Como pode ver, a ANAC até cita a proibição na comercialização e importação, porém permite o uso pessoal conforme a lei vigente, deixando claro que as maiores exigências são em relação às baterias, que são os itens que podem representar algum risco.

Como levar seu equipamento de vaping em viagens NACIONAIS

  • Os equipamentos não devem ser despachados, sendo levados exclusivamente na bagagem de mão;
  • Os aparelhos devem estar sem pilhas para evitar acionamentos;
  • Proteja as pilhas em embalagens plásticas ou de silicone, pra evitar curtos e explosões. Essa é a maior preocupação das Cias Aéreas;
  • Se quiser levar seus juices, fique tranquilo, as restrições em relação a líquidos são diferentes para cada Cia. Aérea, mas nenhuma delas é muito exigente e muitas vezes sequer limitam a quantidade ou o volume do que você pode levar. Na Gol, a única que conseguimos uma informação específica quanto a isso, você pode levar até 2 kg ou 2 litros de líquidos na bagagem de mão e a quantidade que cada frasco pode conter só não pode ser maior do que 500 gramas ou 500 ml cada, o que é mais do que o suficiente para qualquer vaper se manter por um bom tempo. Na bagagem despachada é possível levar até 5 litros de bebidas alcoólicas desde que cada garrafa tenha no máximo 1 litro, portanto imaginamos que o mesmo se aplique a outros tipos de líquidos pois não conseguimos achar informações específicas mencionando líquidos que não sejam bebidas alcoólicas;
  • Acessórios como atomizadores, bobinas, algodão, coils pré-enroladas, coilheads, etc podem ser levadas na bagagem de mão;
  • Objetos cortantes como facas e canivetes não podem ser levadas na bagagem de mão se tiverem mais do que 6 centímetros, assim como tesouras cujo tamanho medido à partir do eixo ultrapassem 6 centímetros, porém muitos de nós utilizam alicates de corte e apesar de não terem 6 centímetros, os fiscais podem sim pedir para que você despache ou ainda que abandone o objeto, então na dúvida, despache, pois na bagagem despachada pode mandar tudo isso sem problemas.

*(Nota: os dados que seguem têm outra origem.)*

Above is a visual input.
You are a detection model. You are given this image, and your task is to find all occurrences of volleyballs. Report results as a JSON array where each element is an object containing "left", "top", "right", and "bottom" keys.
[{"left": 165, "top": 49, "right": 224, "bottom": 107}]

Como levar seu equipamento de vaping em viagens INTERNACIONAIS

As viagens internacionais possuem as mesmas regras que as nacionais, com exceção em relação aos líquidos levados na bagagem de mão e isso se refere a qualquer tipo e não apenas aos nossos e-liquids:

  • Todo líquido (aqui também é considerado qualquer gel ou creme) deve estar em frascos ou embalagens de no máximo 100 ml cada, com um limite de até 10 embalagens, totalizando 1 litro por passageiro;
  • Todos os frascos ou embalagens devem estar em uma embalagem plástica transparente de no máximo 1 litro com fechamento hermético (estilo “ziplock”). O tamanho desta embalagem não pode ultrapassar 20 cm x 20 cm;
  • Um detalhe importante é que se um frasco tiver mais de 100 ml, mesmo que tenha pouco líquido, ele será confiscado;
  • Na bagagem despachada é permitido até 12 litros de bebidas, mas não há regra específica para líquidos em geral;

De resto, existe maior cuidado com objetos cortantes principalmente alicates, tesouras e afins, podendo se tornar extremamente rígido quando o destino forem países com problemas de segurança como terrorismo, aí é capaz até daquele alicate de unha ser barrado, portanto o ideal é despachar esses itens.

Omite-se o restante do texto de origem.